CAAF decided United States v. Castellano, No. 12-0684/MC, 72 M.J. 217 (CAAFlog case page) (link to slip op.), on May 23, 2013, finding that since an act of sodomy may not be criminalized unless there are factors that remove sexual activity from the protected liberty interest identified by the Supreme Court in Lawrence v. Texas, then the existence of such factors must be determined by the trier of fact, reversing the NMCCA and setting aside the finding of guilty of sodomy and the sentence.
Judge Ryan writes for a unanimous court, with Judge Stucky concurring in a separate opinion in which he voices some non-dispositive (to this case) disagreement with the rest of the court.
The Appellant was convicted (in accordance with his pleas) of adultery, and (contrary to his pleas) of one specification of attempted adultery, two specifications of indecent conduct, one specification of sodomy (as a LIO of forcible sodomy), and two specifications of assault consummated by a battery (as LIOs of aggravated sexual contact), by a general court-martial composed of members with enlisted representation. He was sentenced to confinement for eighteen months, reduction to E-1, total forfeitures, and a bad-conduct discharge.
The NMCCA set-aside the assault convictions due to the trial military judge’s failure to properly instruct the members on the availability of the defense of mistake of fact as to consent. The CCA then reassessed and approved the adjudged sentence.
The NMCCA also considered, and rejected, a challenge to the trial military judge’s application of the factors outlined in United States v. Marcum, 60 M.J. 198 (C.A.A.F. 2004). In Marcum, CAAF applied the liberty interest identified by the Supreme Court in Lawrence v. Texas, 539 U.S. 558 (2003), to sodomy prosecutions under Article 125, UCMJ, via a three-part test: “First, was the conduct that the accused was found guilty of committing of a nature to bring it within the liberty interest identified by the Supreme Court? Second, did the conduct encompass any behavior or factors identified by the Supreme Court as outside the analysis in Lawrence? Third, are there additional factors relevant solely in the military environment that affect the nature and reach of the Lawrence liberty interest?” Marcum, 60 M.J. at 206-207.

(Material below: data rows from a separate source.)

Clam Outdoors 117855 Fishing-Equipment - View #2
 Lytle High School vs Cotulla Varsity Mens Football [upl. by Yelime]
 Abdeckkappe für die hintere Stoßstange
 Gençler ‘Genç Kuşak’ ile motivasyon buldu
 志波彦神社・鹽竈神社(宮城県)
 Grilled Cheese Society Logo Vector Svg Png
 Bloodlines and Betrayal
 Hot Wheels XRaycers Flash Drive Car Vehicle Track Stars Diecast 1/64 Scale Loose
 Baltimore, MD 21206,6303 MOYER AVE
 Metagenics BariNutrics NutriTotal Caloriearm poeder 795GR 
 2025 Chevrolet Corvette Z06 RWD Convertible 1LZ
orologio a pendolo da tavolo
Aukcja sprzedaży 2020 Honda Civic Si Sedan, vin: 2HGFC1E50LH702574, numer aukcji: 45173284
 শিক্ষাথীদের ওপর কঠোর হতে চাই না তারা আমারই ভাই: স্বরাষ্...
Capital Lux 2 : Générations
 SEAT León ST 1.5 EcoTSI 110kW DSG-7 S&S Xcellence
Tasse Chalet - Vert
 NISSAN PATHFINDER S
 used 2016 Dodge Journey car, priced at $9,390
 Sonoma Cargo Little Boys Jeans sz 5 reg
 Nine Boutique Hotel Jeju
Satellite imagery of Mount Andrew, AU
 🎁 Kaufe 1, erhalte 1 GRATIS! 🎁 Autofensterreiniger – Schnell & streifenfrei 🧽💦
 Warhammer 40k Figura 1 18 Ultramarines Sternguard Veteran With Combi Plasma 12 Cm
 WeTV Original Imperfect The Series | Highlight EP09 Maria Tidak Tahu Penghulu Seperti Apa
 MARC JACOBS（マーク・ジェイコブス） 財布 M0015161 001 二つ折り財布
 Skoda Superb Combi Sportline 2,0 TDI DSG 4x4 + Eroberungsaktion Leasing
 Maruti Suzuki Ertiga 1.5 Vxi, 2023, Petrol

The Appellant argued that the trial military judge erred when he considered the Marcum factors as a question of law, and refused to submit them to the members for their determination as de facto elements. The NMCCA rejected this argument, as it had before (see United States v. Useche, 70 M.J. 657 (N-M.Ct.Crim.App. 2012), rev. denied, 71 M.J. 379 (C.A.A.F. 2012); see also United States v. Stratton, No. 201000637 (N-M.Ct.Crim.App. Jan. 26, 2012) (unpublished) (discussed here)), and as it did again afterward (see United States v. Pearce, No. 201100110 (N-M.Ct.Crim.App. Nov. 28, 2012) (unpublished)). The NMCCA’s rejection of the Marcum-factors-as-elements argument hasn’t prevented that court from granting relief (it set-aside the findings in Stratton after concluding that the military judge improperly applied the factors), but that court has consistently held – as it did in this case – that “[j]udicially created principles, such as the Marcum factors, are not elements of offenses.” United States v. Castellano, No. 201100248 (N-M.Ct.Crim.App. Jun. 26, 2012). And the NMCCA is not alone. The AFCCA reached the same conclusion in United States v. Harvey, 67 M.J. 758, 763 (A.F.Ct.Crim.App. 2009), rev. denied, 68 M.J. 489 (C.A.A.F. 2010) (“The appellant asserts that the Marcum factors are de facto elements of his Article 133, UCMJ, offense and that it was error for the military judge not to instruct the members on the Marcum factors. We disagree.”).
But CAAF explains that this conclusion is wrong. Judge Ryan begins her discussion by explaining that “in Lawrence, the Supreme Court identified a constitutionally protected liberty interest in private sexual activity between ‘full[y] and mutual[ly] consent[ing]’ adults.” Slip op. at 10 (quoting Lawrence v. Texas, 539 U.S. 558, 578 (2003)). She continues, explaining that in Marcum, the court upheld the constitutionality of Article 125’s criminalization of sodomy by construing the statute to apply only to acts of sodomy that involve a factor identified by the Supreme Court as not involved in Lawrence, or a factor unique to the military environment that affect the nature and reach of Lawerence. This leads to a critical analytical turning point: Marcum factors are not statutory elements, however “but for the presence of a Marcum factor, the act of sodomy would not be subject to criminal sanction.” Slip op. at 11-12. Accordingly, the existence of such a factor cannot be left to the military judge’s discretion.